Después de conducir por veinte minutos, arriba a la casa de su cliente, Don Lorenzo, un hombre ya entrado en años, de cabello blanco y facciones lacias que lo recibe estrechando su mano. Lo guía a lo largo de un corredor que desemboca en una pequeña sala de estar, donde su empleador le indica cuáles son las tareas a realizar. Fausto observa un espacio colmado de fotografías familiares, cuadros religiosos y libros esparcidos por doquier, muebles deteriorados y enormes ventanales.
—Bien, necesito que retires esta ventana —señala el anciano a su derecha— y la reemplaces por otra, situada junto a la puerta trasera de la casa. Es más pequeña, por lo que debes cerrar parte del hueco sobrante. Todo los materiales necesarios están en el patio trasero y si necesitas algo, me avisas —Fausto asiente, dispuesto a comenzar con el trabajo.
Rompe con facilidad parte de la pared utilizando un mazo. Retira el pesado objeto de marco de madera, dejándolo a un lado. En el fondo de la casa prepara la mezcla vertiéndola en un balde y agarra varios ladrillos antes de ingresar. Haciendo uso de sus herramientas, nivela y presenta la nueva apertura, acomoda la estructura con ayuda de algunos tirantes, palea el hormigón fresco y comienza a armar.
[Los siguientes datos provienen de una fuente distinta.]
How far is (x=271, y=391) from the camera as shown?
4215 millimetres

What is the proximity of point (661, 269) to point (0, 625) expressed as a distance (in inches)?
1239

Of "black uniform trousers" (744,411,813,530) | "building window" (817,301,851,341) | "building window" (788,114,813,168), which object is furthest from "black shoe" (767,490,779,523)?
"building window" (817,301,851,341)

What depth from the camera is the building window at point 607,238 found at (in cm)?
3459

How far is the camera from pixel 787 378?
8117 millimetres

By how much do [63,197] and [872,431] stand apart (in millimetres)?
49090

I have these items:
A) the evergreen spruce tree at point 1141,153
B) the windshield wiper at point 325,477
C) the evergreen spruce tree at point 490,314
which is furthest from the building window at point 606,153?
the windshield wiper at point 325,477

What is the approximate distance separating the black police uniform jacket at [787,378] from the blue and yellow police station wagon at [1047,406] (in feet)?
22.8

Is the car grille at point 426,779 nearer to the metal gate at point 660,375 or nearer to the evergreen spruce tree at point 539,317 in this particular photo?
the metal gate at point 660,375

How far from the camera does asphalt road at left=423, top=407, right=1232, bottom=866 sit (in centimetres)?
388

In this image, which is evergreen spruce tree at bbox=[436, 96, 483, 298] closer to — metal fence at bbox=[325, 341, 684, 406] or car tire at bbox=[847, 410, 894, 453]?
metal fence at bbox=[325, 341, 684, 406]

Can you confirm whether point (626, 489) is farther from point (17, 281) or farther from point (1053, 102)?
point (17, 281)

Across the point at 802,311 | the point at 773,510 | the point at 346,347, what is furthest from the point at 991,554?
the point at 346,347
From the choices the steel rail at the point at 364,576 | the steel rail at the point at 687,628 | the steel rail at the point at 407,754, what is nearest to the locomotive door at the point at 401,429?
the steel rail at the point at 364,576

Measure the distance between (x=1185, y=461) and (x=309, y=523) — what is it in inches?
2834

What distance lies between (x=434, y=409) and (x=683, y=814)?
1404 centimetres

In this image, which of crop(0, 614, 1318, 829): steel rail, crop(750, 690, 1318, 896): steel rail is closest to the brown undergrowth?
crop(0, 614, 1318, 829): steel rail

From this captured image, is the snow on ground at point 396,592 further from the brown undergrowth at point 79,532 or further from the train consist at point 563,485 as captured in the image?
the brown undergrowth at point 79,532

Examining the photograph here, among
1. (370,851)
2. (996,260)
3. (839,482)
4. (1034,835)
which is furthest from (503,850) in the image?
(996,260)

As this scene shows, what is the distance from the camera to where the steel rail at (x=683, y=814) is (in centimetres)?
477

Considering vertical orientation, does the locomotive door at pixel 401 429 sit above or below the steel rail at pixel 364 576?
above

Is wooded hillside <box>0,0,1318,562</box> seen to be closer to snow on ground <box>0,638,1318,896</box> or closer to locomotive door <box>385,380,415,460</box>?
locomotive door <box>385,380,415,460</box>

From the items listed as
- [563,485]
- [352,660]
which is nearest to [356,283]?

El material a empotrar es de liviano aluminio, por lo que su labor se simplifica. Menos de tres horas y la obra está finalizada. Don Lorenzo no queda del todo satisfecho al ver el acabado final; le reclama que la apertura se encuentra fuera de escuadra, pero aún así decide abonar lo acordado y evitar un enfrentamiento innecesario. Después de recibir su paga, Fausto se retira ansioso por retornar a su hogar. A medio camino, una impetuosa idea asedia su mente. Circula algunas cuadras más hasta estacionarse frente a una tienda de mascotas y, una vez allí, se apea del automóvil. Ubica sus manos dentro de los bolsillos delanteros del pantalón, marcha unos metros e ingresa al local.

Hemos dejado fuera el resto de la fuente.